__TASK INSTRUCTIONS__.
1. Using the background text on smoking cessation outcome measures below, decide whether each statement agrees with it. Answer yes or no, and quote the deciding words.
(a) Cotinine is the major proximate metabolite of nicotine.
(b) Carbon monoxide can be measured only in blood.
(c) All studies have found that point-prevalence abstinence produces smaller effect sizes than prolonged abstinence.
2. Answer these questions from the background text on smoking cessation outcome measures below:
(a) How many deaths every year does smoking account for worldwide?
(b) Into which two broad classes can the outcome measures be sorted?
(c) By how much may using different outcome measures vary the reported abstinence rates?

__TEXT PROVIDED__.
Background
Worldwide, the leading preventable cause of illness (e.g. lung cancer, respiratory- and cardiovascular diseases) and pre-mature death remains tobacco smoking. Smoking accounts for more than six million deaths every year in the world (via smoking-related diseases) [
1]. More effort needs to be directed towards reducing smoking prevalence, and evidence-based, comprehensive tobacco control measures should be implemented [
2,
3]. Hence, a wide array of effective interventions for smoking cessation has been developed [
4‐
6].
Most interventions rely on randomized controlled trials [RCTs] for proof of efficacy. In doing so, they utilize a variety of smoking cessation outcome measures to evaluate the efficacy of interventions. This may limit the comparability of study results. Not only are various smoking cessation outcome measures used, previous literature has reported arguments for, and empiric evaluations of, specific measures [
7,
8]. It seems that measures can be broadly classified as self-report and biochemical validation measures [
8]. Examples of self-report measures are point-prevalence abstinence—the percentage of former smokers who are not smoking for a specific period of time (e.g. 24 h or 7 days) at the point of assessment—and continuous abstinence (the percentage of former smokers who remained abstinent since the introduction of an intervention or event) [
8]. Examples of biochemical validation measures are carbon monoxide, which can be measured in expired air and blood, and cotinine, which is the major proximate metabolite of nicotine and can be measured in various biological specimens (e.g. saliva and urine) [
9].
Velicer, Prochaska, Rossi, and Snow [
7] reviewed outcome measures for smoking cessation and evaluated several self-report measures and biochemical validation measures. In the literature, self-report measures have been empirically compared and discussed [
8]; several types of biochemical verification methods have been discussed as well [
9]. Using different outcome measures (self-report and biochemical validation) may vary the reported abstinence rates more than twofold (e.g. Hurt et al. [
10]). Selection of outcome measures should of course reflect the chosen study goals, which may lead to differences in outcomes between studies. However when possible, common outcome measures should be utilized in order to increase the comparability of effective interventions. According to West, Hajek, Stead, and Stapleton [
11], depending on the criteria adopted, the success rates of trials can differ dramatically. However studies with differing measures, such as using or not using biochemical validation, or studies with different follow-up durations, have been combined in overviews [
12‐
14]. Some studies report similarities in smoking cessation outcomes, like point-prevalence abstinence vs. prolonged abstinence, producing similar relative effect sizes [
15]. Other studies, however, show differences in results, with point-prevalence abstinence producing smaller effect sizes than prolonged abstinence [
16,
17]. Given that smoking cessation studies use different outcome measures, which limits the comparability and interpretability of their findings, a standard set of criteria for outcome measures in tobacco smoking research is needed to enable researchers to uniformly express their results [
11].

__DATASET RECORDS__.
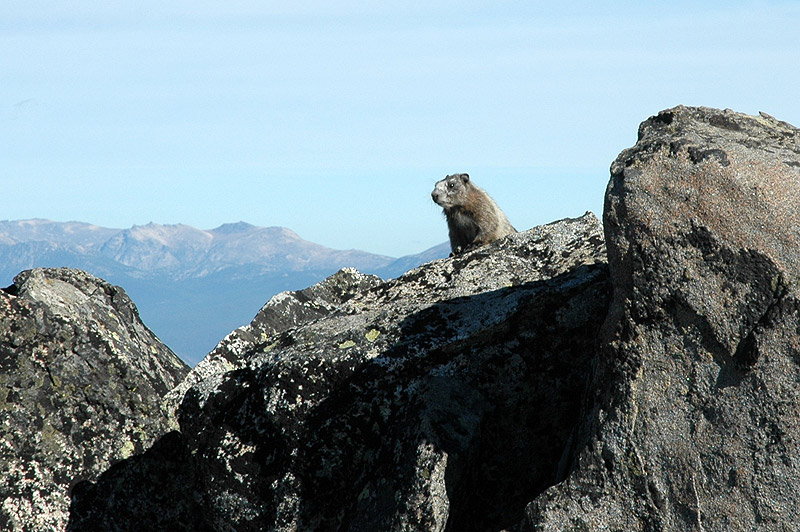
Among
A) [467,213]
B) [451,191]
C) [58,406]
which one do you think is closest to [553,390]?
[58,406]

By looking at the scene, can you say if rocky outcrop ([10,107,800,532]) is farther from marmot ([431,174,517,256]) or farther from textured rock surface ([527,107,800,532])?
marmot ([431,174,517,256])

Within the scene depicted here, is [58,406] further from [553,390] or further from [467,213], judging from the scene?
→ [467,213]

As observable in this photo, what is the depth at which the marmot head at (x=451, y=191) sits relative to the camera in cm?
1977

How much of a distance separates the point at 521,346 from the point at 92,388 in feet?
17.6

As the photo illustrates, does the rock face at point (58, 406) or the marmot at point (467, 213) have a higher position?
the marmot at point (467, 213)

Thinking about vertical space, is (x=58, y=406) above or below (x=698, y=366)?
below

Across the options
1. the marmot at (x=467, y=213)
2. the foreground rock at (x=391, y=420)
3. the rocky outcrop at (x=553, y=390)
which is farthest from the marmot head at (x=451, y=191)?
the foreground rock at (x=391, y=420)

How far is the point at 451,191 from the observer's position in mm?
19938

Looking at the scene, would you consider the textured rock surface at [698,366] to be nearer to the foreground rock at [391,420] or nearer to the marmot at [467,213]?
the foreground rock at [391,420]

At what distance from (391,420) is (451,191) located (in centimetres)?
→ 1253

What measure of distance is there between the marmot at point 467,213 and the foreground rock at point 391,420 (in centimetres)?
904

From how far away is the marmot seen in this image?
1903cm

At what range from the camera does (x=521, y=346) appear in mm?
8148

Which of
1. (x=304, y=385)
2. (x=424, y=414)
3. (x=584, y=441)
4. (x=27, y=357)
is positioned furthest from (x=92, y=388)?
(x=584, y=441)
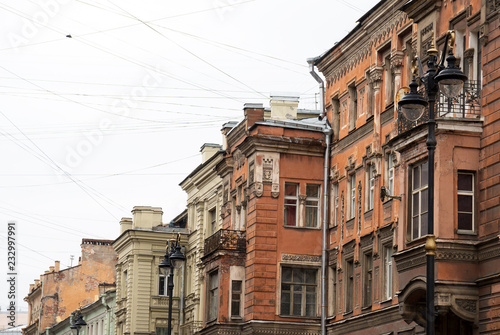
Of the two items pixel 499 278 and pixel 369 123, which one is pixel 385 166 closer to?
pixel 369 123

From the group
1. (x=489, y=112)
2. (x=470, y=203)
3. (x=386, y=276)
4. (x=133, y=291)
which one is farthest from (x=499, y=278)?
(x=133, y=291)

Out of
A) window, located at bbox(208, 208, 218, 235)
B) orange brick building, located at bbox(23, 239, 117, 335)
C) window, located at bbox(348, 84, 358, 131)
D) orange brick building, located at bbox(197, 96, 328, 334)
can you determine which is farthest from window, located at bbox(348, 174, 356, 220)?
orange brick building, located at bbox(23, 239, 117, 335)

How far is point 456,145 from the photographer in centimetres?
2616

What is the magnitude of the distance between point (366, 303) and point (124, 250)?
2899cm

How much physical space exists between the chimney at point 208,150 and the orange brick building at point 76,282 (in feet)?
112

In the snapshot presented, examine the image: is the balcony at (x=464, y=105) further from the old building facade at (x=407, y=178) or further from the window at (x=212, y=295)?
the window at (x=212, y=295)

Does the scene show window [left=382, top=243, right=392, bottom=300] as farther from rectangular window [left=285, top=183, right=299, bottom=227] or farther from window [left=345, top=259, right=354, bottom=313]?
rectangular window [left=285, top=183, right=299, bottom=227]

---

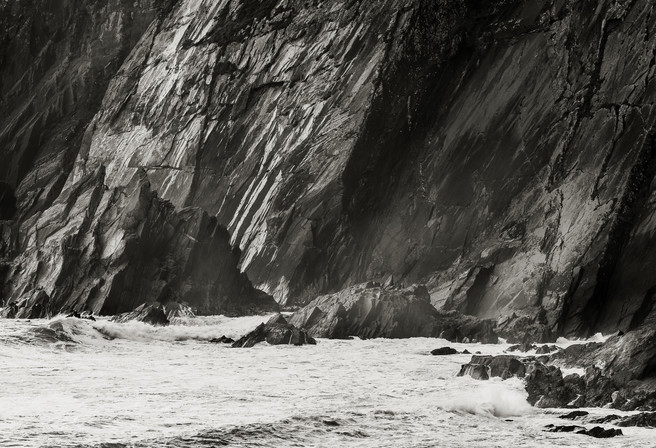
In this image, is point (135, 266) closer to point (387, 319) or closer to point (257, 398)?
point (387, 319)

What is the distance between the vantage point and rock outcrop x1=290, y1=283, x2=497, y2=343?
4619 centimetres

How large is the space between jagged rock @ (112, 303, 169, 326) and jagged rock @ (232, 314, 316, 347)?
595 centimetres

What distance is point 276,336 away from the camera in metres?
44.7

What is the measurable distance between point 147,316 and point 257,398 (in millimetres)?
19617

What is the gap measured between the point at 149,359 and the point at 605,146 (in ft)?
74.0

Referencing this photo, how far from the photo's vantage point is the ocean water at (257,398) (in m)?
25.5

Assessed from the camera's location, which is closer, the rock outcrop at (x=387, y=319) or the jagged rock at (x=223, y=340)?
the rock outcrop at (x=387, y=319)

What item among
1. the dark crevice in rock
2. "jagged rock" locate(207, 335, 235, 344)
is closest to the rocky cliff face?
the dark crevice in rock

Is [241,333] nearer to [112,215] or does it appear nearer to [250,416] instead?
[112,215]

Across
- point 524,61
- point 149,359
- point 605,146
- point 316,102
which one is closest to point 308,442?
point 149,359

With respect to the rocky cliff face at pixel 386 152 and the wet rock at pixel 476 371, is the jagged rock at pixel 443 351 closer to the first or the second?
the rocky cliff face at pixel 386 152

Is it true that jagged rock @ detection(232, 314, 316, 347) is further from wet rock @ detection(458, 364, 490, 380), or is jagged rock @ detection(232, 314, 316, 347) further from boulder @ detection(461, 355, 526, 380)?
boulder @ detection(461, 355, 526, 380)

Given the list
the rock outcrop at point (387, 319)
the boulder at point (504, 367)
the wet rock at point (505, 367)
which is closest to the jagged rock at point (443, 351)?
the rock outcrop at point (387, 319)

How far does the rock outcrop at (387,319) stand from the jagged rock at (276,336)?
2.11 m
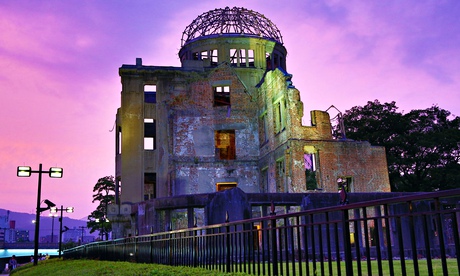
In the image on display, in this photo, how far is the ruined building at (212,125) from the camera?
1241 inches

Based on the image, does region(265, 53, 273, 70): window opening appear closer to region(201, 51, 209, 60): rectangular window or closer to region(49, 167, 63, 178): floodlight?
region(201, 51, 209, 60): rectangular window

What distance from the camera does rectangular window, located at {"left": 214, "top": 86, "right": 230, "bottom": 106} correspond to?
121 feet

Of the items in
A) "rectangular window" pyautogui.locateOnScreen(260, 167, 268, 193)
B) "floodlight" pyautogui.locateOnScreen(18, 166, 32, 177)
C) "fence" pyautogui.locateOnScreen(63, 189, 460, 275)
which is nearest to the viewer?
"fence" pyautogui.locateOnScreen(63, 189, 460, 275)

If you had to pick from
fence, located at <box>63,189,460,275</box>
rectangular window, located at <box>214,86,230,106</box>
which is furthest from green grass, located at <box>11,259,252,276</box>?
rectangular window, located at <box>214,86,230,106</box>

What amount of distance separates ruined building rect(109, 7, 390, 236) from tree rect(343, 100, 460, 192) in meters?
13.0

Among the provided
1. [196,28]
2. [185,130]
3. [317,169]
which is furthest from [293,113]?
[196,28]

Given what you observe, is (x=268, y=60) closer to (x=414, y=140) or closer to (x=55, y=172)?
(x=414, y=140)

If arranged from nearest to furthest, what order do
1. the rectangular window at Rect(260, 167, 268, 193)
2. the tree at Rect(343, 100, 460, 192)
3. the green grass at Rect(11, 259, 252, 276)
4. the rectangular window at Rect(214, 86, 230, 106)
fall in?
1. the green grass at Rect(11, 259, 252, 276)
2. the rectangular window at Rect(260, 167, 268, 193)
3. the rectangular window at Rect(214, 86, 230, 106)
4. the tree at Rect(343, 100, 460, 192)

---

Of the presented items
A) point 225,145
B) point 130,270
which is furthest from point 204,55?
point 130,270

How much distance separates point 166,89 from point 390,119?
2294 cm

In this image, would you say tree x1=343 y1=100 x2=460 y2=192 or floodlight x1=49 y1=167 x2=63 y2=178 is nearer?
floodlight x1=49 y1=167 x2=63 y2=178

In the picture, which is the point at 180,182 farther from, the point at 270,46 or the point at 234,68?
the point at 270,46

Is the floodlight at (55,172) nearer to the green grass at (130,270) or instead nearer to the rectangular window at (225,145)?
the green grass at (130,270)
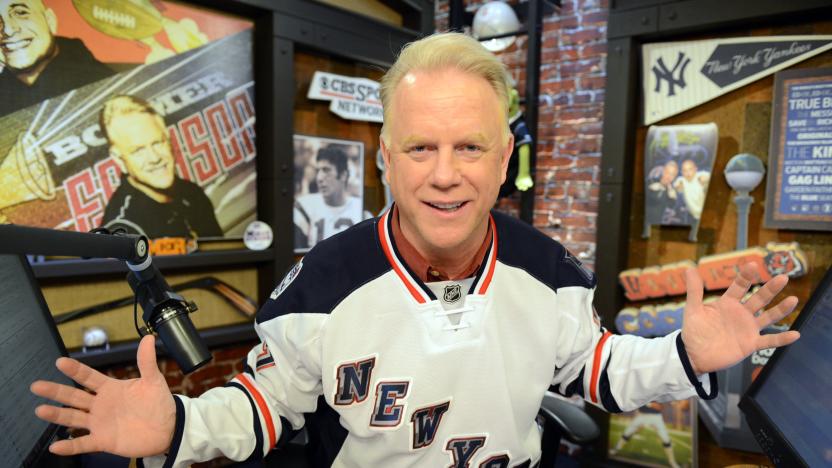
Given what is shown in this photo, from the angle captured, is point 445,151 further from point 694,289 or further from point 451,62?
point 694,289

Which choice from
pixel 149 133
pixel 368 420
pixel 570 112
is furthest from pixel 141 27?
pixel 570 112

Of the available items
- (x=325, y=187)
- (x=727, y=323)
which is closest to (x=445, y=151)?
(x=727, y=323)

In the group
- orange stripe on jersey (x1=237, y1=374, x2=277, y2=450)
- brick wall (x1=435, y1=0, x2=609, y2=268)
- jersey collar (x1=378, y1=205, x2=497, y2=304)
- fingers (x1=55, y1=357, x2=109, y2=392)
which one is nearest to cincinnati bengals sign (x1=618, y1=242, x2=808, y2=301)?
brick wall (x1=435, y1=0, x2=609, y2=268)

__SOLUTIONS TO EACH TASK__.
1.
(a) Yes: "cotinine, which is the major proximate metabolite of nicotine"
(b) No: "carbon monoxide, which can be measured in expired air and blood"
(c) No: "Some studies report similarities in smoking cessation outcomes, like point-prevalence abstinence vs. prolonged abstinence, producing similar relative effect sizes"

2.
(a) More than six million.
(b) Self-report measures and biochemical validation measures.
(c) More than twofold.